Any kind of meat can be used when making pörkölt. Most common are beef, chicken and pork, but game, tripe and liver can also be used. A popular meal in traditional Hungarian cuisine is a pörkölt made of tripe, called pacalpörkölt (Pacal is the Hungarian word for tripe). It has a unique and very distinguishable taste from other kinds of pörkölt, often being quite spicy.

Some tricks

Much of the quality of a pot of pörkölt is found in the use of the very few ingredients. The spiciness and the taste of the paprika powder used is very important to the taste. A simple Hungarian trick for making good pörkölt is first frying the onions in lard or oil, before making anything else. Then set aside the pot and immediately add paprika powder and the meat and “stir-fry” – (this is the origin of the verb “pörkölni” – to roast). This way the juices are kept inside. Water is added, the same volume as the meat. Pörkölt should be simmered slowly in very little liquid. Flour should never be used to thicken a Hungarian pörkölt. In Hungary pörkölt is served with pasta (tészta), tarhonya (big Hungarian pasta grains) or galuska/nokedli as a side dish. Boiled potato is also a common garnish, and pickles go with the dish nicely counterbalancing the heavy stew with a touch of sour.

There is a different style Hungarian pörkölt stew, tokány, a Transylvanian pörkölt stew that doesn’t emphasize the use of paprika. These are stews using black pepper and kitchen herbs like marjoram for spices instead, often made with mixed meats, vegetables and wild mushrooms. Tokány is often served topped with sour cream. The meat in the tokány is cut into thin long slices, not cubed.

My recipe:

Ingredients: 2 medium onions, chopped, 1 pound beef stew meat, cut into 1-inch cubes, 2 tablespoons oil, 1-1/2 cups hot water, 3 teaspoons sweet Hungarian paprika, 1 teaspoon salt, pepper to taste, 1 l of meat bouillon

Directions: In a large skillet sautée onions in oil or lard fat. Add meat to it and brown in all sides. Pour off excess fat from skillet. Add bouillon to the meat, stirring to loosen browned bits from pan. Stir in the paprika, salt, (tomato paste and garlic are optionals). Cover and cook for 1 hour long or until meat is tender.  Prepare pasta or potato or galuska. Transfer meat to a large serving bowl; cover and keep warm. (Yield: 6 servings).

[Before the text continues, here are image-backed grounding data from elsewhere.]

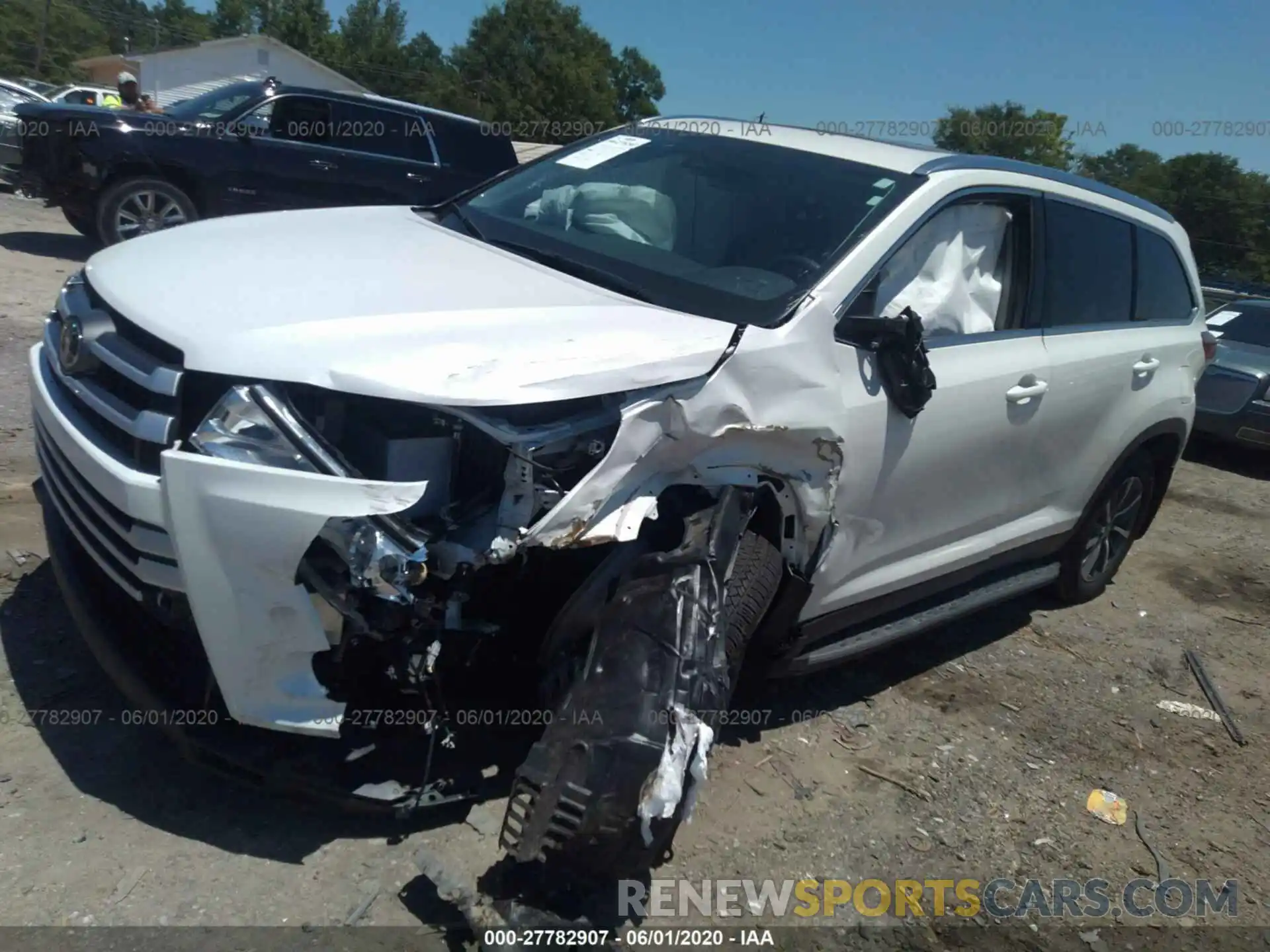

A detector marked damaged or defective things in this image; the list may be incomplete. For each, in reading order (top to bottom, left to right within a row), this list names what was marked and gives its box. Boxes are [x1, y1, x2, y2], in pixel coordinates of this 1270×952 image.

crumpled hood [87, 206, 736, 406]
deployed airbag [523, 184, 681, 251]
deployed airbag [873, 203, 1011, 337]
broken headlight [188, 383, 319, 475]
torn fender [157, 452, 427, 741]
damaged front tire [497, 495, 782, 883]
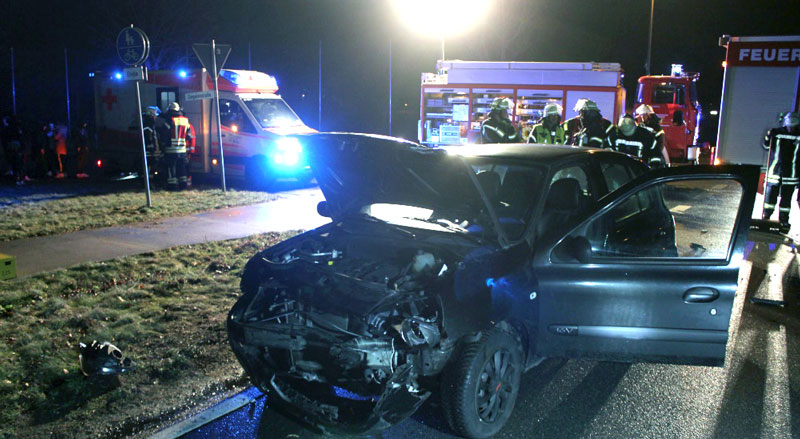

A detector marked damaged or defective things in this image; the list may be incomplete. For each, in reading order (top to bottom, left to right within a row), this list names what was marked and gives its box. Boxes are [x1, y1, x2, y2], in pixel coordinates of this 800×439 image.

car's crumpled hood [296, 131, 484, 220]
damaged car [227, 135, 756, 439]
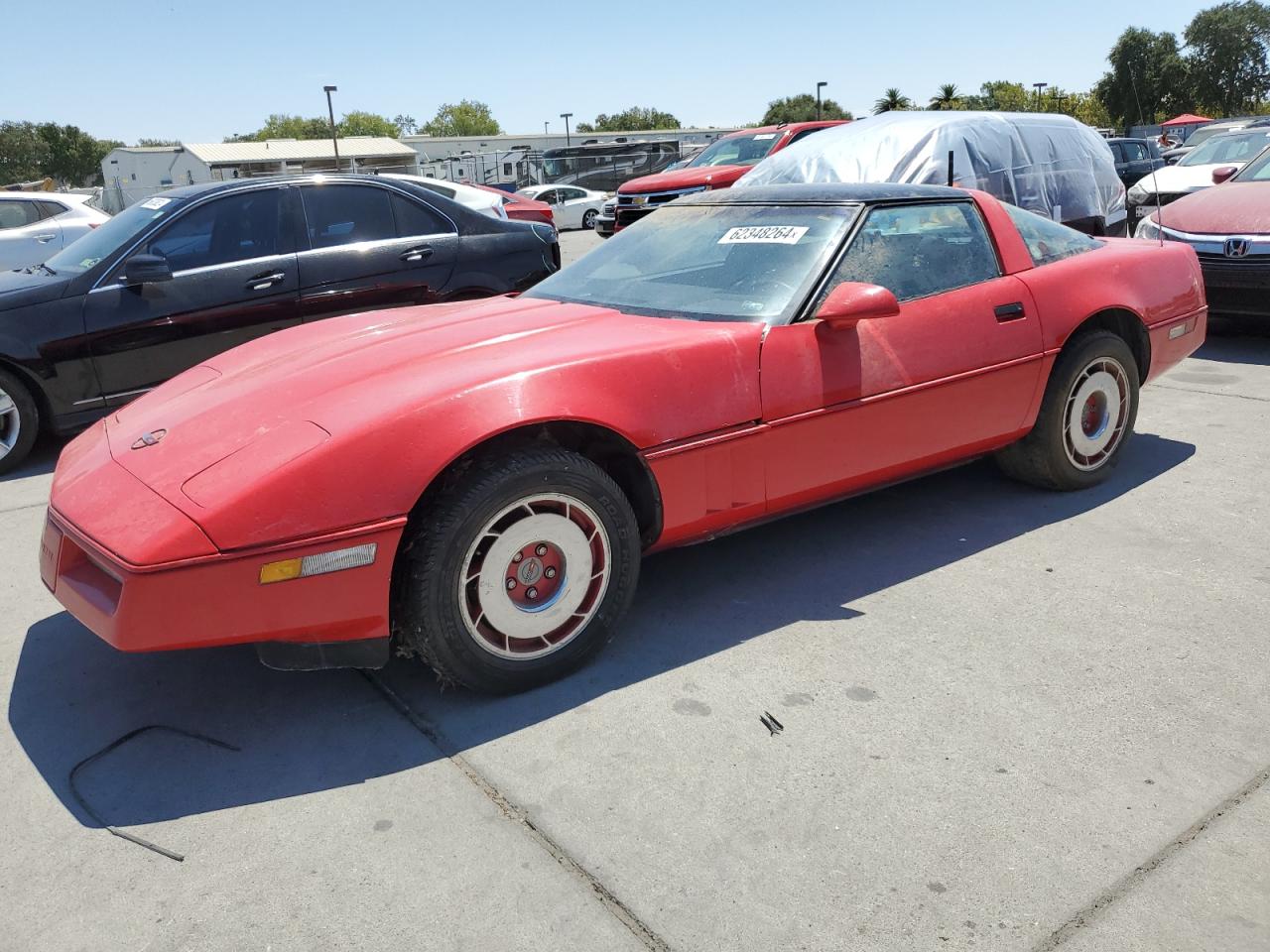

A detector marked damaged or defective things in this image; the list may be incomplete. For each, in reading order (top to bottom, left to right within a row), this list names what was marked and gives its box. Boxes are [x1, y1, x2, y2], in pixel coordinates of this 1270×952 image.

pavement crack [1158, 383, 1270, 404]
pavement crack [360, 669, 670, 952]
pavement crack [1031, 762, 1270, 952]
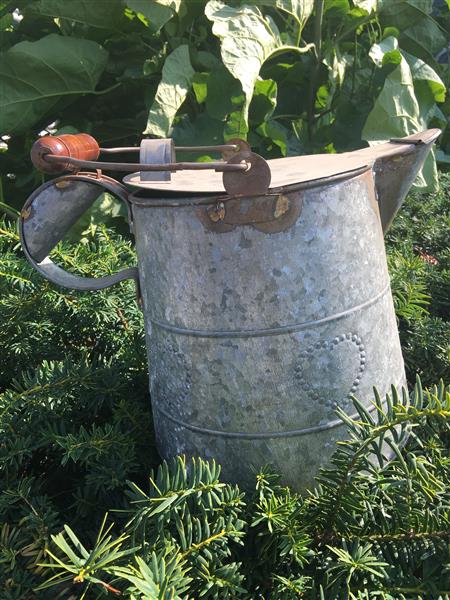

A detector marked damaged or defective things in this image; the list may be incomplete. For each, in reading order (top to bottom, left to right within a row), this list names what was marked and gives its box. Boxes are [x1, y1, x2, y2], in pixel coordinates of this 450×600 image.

rusty handle [31, 134, 101, 173]
corroded metal surface [132, 168, 406, 488]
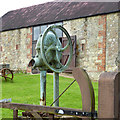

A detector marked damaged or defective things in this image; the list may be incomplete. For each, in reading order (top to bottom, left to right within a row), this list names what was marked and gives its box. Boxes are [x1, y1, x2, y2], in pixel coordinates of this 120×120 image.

rusty metal post [98, 71, 120, 118]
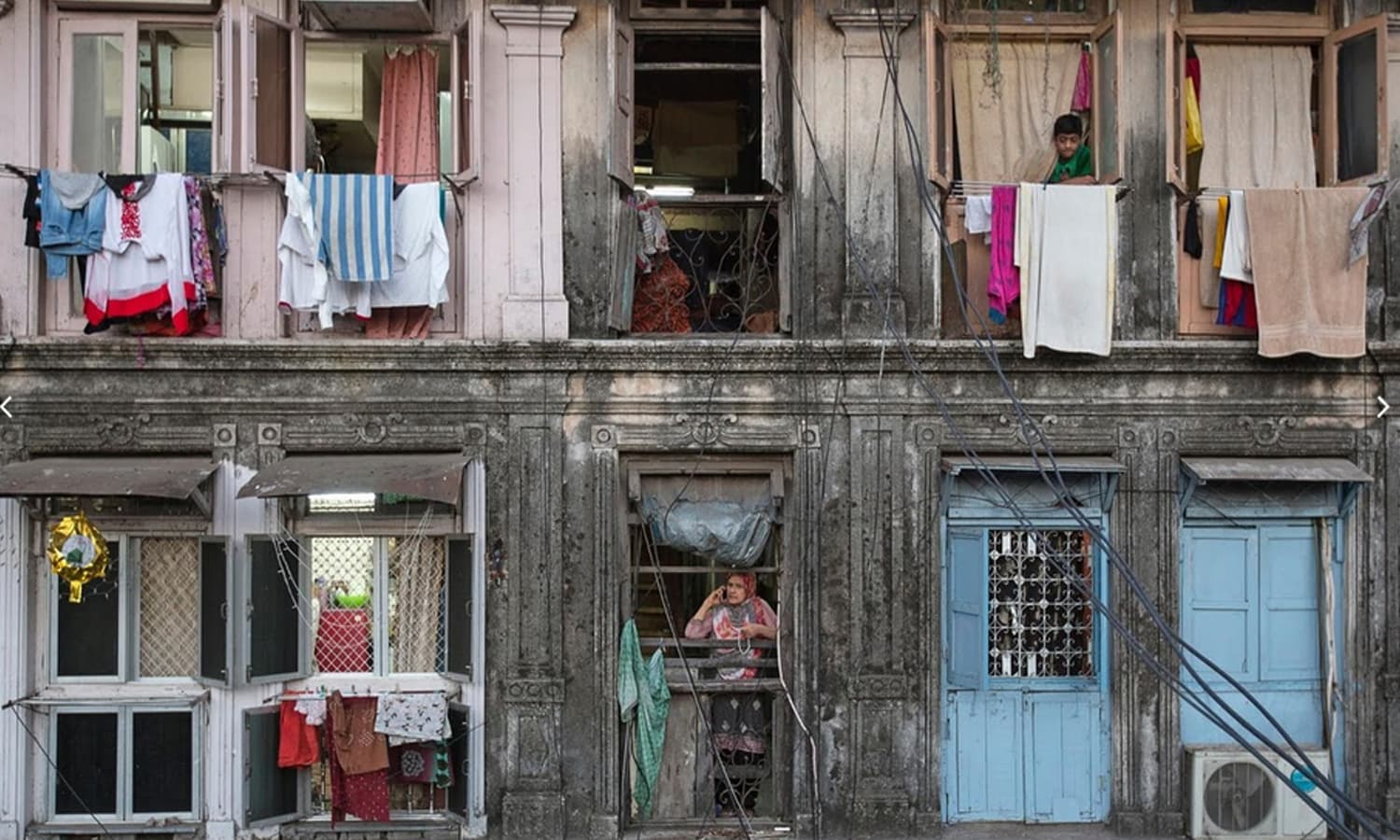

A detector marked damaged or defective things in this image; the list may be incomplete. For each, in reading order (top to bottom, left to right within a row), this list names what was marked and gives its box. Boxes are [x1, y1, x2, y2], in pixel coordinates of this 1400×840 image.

rusty metal awning [0, 456, 217, 501]
rusty metal awning [235, 454, 465, 504]
rusty metal awning [941, 456, 1126, 476]
rusty metal awning [1182, 459, 1366, 484]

In the Czech Republic pörkölt is made with pork, beer, dark bread and caraway. Often large Czech knedlíky dumplings are served with it. In Slovakia the dish is called perkelt and is served with Halušky dumplings. Goulash (Polish: Gulasz)—a dish is similar to Hungarian Pörkölt—is also popular in Poland and is usually eaten with buckwheat kasha.